◆ **Aim of the exercise**
Rewrite the material below as a numbered list, starting at the line containing "How far in distance" and running through the last line of the material. Leave out any blank lines.

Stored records
......

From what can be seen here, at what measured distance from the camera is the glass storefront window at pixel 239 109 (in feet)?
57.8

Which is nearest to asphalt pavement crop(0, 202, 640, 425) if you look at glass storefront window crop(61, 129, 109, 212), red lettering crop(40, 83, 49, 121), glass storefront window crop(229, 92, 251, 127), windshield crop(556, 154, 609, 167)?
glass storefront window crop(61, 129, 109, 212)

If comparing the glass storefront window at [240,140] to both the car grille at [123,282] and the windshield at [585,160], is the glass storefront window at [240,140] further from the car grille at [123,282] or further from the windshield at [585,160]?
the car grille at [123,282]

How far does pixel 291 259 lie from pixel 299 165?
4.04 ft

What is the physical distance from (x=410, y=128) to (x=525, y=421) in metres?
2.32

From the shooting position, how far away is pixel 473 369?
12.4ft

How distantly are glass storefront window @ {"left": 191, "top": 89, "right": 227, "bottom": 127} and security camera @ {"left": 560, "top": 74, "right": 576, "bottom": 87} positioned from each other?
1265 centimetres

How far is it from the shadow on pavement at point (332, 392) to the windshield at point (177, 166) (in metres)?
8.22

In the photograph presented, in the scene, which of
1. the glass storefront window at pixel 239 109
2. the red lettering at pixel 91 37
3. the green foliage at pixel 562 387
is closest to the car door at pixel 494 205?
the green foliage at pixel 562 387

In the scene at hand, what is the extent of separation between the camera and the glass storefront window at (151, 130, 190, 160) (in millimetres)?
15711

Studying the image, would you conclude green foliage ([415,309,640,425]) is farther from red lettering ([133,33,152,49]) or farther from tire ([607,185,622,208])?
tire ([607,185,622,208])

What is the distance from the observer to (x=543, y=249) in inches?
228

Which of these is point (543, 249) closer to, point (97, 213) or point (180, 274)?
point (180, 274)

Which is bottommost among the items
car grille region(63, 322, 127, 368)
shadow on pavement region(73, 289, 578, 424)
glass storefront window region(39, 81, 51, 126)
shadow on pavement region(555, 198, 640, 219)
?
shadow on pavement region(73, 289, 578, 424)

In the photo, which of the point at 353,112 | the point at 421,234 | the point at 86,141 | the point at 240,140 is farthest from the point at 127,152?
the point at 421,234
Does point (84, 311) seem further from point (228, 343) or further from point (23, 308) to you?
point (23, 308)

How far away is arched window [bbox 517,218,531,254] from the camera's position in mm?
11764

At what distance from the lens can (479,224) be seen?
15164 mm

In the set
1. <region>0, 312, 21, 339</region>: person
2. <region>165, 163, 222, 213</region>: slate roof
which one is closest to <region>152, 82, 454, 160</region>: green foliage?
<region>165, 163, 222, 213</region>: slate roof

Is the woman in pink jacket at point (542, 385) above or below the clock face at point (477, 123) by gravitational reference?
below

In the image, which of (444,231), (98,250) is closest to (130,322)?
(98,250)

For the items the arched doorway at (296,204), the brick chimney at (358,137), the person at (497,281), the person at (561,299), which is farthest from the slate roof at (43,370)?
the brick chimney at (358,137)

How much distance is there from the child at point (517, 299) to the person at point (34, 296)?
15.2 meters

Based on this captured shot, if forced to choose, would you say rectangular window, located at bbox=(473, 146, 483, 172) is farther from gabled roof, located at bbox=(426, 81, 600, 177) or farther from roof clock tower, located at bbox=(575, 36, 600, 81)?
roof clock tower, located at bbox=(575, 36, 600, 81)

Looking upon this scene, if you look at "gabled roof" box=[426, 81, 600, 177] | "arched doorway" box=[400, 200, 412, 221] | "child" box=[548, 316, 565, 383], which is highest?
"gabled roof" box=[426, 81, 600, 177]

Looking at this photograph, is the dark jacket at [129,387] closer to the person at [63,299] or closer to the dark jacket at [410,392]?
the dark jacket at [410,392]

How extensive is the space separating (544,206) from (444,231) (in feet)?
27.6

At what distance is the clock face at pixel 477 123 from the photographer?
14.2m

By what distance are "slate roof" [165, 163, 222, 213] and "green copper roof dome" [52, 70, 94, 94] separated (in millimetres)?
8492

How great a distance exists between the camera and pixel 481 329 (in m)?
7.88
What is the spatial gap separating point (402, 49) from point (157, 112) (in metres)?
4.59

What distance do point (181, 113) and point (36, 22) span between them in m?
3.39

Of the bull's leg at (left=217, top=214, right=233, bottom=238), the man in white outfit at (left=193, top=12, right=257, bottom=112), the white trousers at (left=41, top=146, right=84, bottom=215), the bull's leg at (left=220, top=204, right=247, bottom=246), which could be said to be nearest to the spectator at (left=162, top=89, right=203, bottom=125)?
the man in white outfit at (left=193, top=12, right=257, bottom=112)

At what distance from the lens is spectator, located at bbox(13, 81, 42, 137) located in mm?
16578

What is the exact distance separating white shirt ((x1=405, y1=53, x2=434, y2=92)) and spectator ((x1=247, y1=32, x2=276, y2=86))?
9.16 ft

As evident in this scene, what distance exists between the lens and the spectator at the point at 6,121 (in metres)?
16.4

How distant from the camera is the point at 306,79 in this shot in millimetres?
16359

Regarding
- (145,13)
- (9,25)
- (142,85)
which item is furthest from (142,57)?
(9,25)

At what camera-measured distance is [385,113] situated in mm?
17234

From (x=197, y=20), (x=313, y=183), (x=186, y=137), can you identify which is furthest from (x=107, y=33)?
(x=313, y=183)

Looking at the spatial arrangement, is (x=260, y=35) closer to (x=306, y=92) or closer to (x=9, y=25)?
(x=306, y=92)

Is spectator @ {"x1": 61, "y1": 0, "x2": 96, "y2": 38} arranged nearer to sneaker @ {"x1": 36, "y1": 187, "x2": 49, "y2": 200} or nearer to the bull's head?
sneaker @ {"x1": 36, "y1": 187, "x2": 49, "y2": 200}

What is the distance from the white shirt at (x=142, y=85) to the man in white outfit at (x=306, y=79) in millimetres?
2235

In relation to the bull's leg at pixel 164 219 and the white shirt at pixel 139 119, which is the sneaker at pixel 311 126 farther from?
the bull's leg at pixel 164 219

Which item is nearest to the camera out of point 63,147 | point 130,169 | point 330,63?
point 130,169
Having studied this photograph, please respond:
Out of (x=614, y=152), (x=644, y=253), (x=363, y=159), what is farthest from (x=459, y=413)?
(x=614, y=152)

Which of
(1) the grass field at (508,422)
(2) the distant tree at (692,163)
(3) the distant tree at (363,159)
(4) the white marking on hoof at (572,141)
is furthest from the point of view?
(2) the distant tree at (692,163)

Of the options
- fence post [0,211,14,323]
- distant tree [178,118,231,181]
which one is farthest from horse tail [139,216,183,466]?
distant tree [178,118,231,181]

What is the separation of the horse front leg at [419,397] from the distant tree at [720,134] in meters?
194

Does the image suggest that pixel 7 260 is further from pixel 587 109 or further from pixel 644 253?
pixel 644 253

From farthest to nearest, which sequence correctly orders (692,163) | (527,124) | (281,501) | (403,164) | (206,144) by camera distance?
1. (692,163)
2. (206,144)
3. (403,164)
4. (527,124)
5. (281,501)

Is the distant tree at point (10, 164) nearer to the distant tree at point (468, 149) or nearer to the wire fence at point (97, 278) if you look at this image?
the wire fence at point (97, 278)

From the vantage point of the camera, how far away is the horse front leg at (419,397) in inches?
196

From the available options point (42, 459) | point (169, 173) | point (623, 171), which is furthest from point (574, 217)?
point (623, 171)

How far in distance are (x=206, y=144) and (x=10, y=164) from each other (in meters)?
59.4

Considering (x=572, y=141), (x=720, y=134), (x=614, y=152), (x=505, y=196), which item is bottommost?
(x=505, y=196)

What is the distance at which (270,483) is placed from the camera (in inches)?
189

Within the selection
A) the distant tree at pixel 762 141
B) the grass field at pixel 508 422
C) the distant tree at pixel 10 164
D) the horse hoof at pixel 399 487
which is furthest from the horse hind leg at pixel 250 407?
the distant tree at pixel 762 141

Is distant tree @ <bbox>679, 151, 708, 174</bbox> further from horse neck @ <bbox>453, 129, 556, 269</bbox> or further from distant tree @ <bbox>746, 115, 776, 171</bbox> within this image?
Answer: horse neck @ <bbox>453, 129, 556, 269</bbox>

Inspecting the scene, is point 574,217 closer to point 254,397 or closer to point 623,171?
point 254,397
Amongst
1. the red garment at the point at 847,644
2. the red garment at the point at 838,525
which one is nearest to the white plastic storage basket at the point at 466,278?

......

◆ **Task response**
1. How far in distance are (x=206, y=144) and (x=10, y=164) from each other (in meters)?
2. 59.4
3. Considering (x=572, y=141), (x=720, y=134), (x=614, y=152), (x=505, y=196), which item is bottommost?
4. (x=505, y=196)
5. What is the distance at which (270,483) is placed from the camera (in inches)?
6. 189
7. Within the selection
8. A) the distant tree at pixel 762 141
9. B) the grass field at pixel 508 422
10. C) the distant tree at pixel 10 164
11. D) the horse hoof at pixel 399 487
12. which is furthest from the horse hind leg at pixel 250 407?
13. the distant tree at pixel 762 141
14. Is distant tree @ <bbox>679, 151, 708, 174</bbox> further from horse neck @ <bbox>453, 129, 556, 269</bbox> or further from distant tree @ <bbox>746, 115, 776, 171</bbox> within this image?
15. Answer: horse neck @ <bbox>453, 129, 556, 269</bbox>
16. Inspecting the scene, is point 574,217 closer to point 254,397 or closer to point 623,171?
17. point 254,397
18. Amongst
19. 1. the red garment at the point at 847,644
20. 2. the red garment at the point at 838,525
21. which one is nearest to the white plastic storage basket at the point at 466,278?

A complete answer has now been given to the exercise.